The North Kingstown Fire Department could be facing radical changes in the New Year if a proposed law is passed by the North Kingstown Town Council. The new law, which is set for a public hearing on Jan. 9, would restructure the department and move firefighters from 10- and 14-hour shifts to 24-hour shifts, effective Jan. 1, 2012.
The new structure would have firefighters work a 24-hour shift (10-hour on-duty day shift followed by a 14-hour on-duty night tour) with the following 48 hours off, averaging a 56-hour work week. Though this would be 14 hours more a week than what NK firefighters currently work, there would be no extra compensation for those hours. The structural change would also reduce the number of platoons in the department from four to three. According to Embury, the department is short eight to nine members. Under the proposed structure, there would be no new hires, just "floaters" that would help reduce overtime.
“This ordinance will save a very large sum of money for the town and it will introduce a structural change to the way the fire department is staffed,” said Town Manager Michael Embury.
It’s not the first time discussion of a 24-hour shift has been discussed..

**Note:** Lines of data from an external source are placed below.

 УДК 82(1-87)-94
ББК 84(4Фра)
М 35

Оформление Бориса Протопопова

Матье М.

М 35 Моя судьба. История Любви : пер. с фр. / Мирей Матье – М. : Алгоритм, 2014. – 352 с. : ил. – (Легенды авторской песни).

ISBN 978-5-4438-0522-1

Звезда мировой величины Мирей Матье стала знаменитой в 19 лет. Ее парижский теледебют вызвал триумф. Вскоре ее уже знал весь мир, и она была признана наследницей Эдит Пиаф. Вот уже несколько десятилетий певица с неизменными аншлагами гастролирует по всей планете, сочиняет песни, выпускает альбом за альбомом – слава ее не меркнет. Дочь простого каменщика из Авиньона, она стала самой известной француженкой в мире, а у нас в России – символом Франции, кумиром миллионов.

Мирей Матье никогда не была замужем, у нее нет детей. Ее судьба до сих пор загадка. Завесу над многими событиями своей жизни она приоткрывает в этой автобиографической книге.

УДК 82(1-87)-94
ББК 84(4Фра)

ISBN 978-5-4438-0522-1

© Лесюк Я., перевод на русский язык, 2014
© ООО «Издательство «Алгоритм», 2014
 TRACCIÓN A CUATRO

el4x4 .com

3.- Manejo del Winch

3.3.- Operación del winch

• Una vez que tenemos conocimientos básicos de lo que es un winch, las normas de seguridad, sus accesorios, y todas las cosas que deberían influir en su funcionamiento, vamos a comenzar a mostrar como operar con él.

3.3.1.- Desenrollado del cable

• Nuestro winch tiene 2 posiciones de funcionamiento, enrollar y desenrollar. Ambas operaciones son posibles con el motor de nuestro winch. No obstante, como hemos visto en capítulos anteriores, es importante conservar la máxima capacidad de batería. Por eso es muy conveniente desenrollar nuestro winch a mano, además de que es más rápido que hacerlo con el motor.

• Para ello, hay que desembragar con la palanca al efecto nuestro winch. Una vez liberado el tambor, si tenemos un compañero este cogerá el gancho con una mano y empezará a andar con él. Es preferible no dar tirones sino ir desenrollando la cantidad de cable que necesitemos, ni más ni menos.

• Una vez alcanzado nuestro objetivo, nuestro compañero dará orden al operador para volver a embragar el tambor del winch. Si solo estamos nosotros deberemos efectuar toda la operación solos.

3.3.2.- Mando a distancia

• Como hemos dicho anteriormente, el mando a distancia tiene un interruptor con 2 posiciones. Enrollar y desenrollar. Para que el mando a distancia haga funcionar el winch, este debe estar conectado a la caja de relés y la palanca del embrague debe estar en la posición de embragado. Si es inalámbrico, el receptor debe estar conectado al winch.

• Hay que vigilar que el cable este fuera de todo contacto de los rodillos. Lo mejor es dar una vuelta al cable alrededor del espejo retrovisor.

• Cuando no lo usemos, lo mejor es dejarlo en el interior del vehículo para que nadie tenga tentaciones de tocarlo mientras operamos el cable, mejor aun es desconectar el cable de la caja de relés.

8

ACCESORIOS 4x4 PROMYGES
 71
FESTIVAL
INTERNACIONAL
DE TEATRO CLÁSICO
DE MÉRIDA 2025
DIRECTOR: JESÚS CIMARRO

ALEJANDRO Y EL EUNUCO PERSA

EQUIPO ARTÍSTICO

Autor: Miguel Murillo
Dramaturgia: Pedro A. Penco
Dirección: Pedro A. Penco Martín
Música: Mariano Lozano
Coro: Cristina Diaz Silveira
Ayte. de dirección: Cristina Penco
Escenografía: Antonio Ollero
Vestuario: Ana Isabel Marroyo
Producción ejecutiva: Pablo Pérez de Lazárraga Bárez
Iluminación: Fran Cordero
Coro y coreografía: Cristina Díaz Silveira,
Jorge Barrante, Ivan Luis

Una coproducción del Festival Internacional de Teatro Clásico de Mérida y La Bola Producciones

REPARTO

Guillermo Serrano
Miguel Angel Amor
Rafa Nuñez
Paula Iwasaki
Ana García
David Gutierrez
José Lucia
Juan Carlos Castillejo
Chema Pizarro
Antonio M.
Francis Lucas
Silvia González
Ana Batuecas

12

“It’s bizarre and against the law,” said Fire Union President Ray Furtado. “We’re prepared to oppose it for the safety of our firefighters.”
Though the board found that the move would produce “a significant cost savings to the town,” it ruled that North Kingstown’s financial situation “does not mandate such a drastic change.”

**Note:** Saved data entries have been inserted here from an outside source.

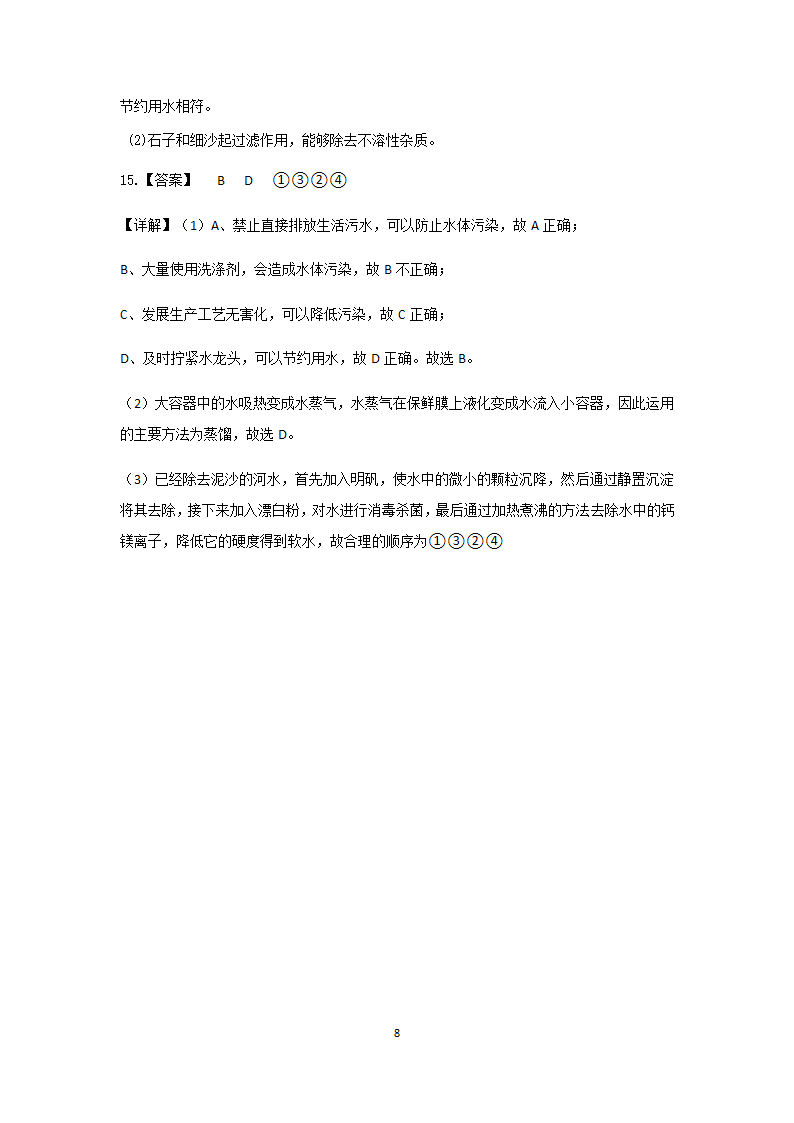 节约用水相符。

(2)石子和细沙起过滤作用，能够除去不溶性杂质。

15.【答案】 B D ①③②④

【详解】（1）A、禁止直接排放生活污水，可以防止水体污染，故 A 正确；

B、大量使用洗涤剂，会造成水体污染，故 B 不正确；

C、发展生产工艺无害化，可以降低污染，故 C 正确；

D、及时拧紧水龙头，可以节约用水，故 D 正确。故选 B。

（2）大容器中的水吸热变成水蒸气，水蒸气在保鲜膜上液化变成水流入小容器，因此运用的主要方法为蒸馏，故选 D。

（3）已经除去泥沙的河水，首先加入明矾，使水中的微小的颗粒沉降，然后通过静置沉淀将其去除，接下来加入漂白粉，对水进行消毒杀菌，最后通过加热煮沸的方法去除水中的钙镁离子，降低它的硬度得到软水，故合理的顺序为①③②④

8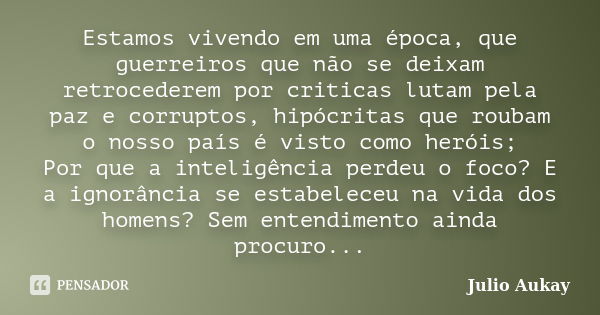 Estamos vivendo em uma época, que guerreiros que não se deixam retrocederem por criticas lutam pela paz e corruptos, hipócritas que roubam o nosso país é visto como heróis;
Por que a inteligência perdeu o foco? E a ignorância se estabeleceu na vida dos homens? Sem entendimento ainda procuro...

PENSADOR

Julio Aukay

But, with multimillion shortfalls expected for both the town and school departments, town officials are predicting steep cuts. According to Embury, $1.2 million will need to be cut from this year’s budget to next year’s. The proposed changes to the department could save the town anywhere from $800,000 to $1.1 million, he adds.
“Absent a contractual agreement that saves them the money we need, we need to have this implemented in order to get structural change and savings,” said Embury.
For Furtado, the introduction of this structural change as a law is ill timed as the town and fire union continue negotiations for this year’s contract. Furtado anticipates legal action if the measure is approved.
“The only beneficiaries in this process are the attorneys involved in the case,” said Furtado. “It’s a waste of money. It’s a shame.”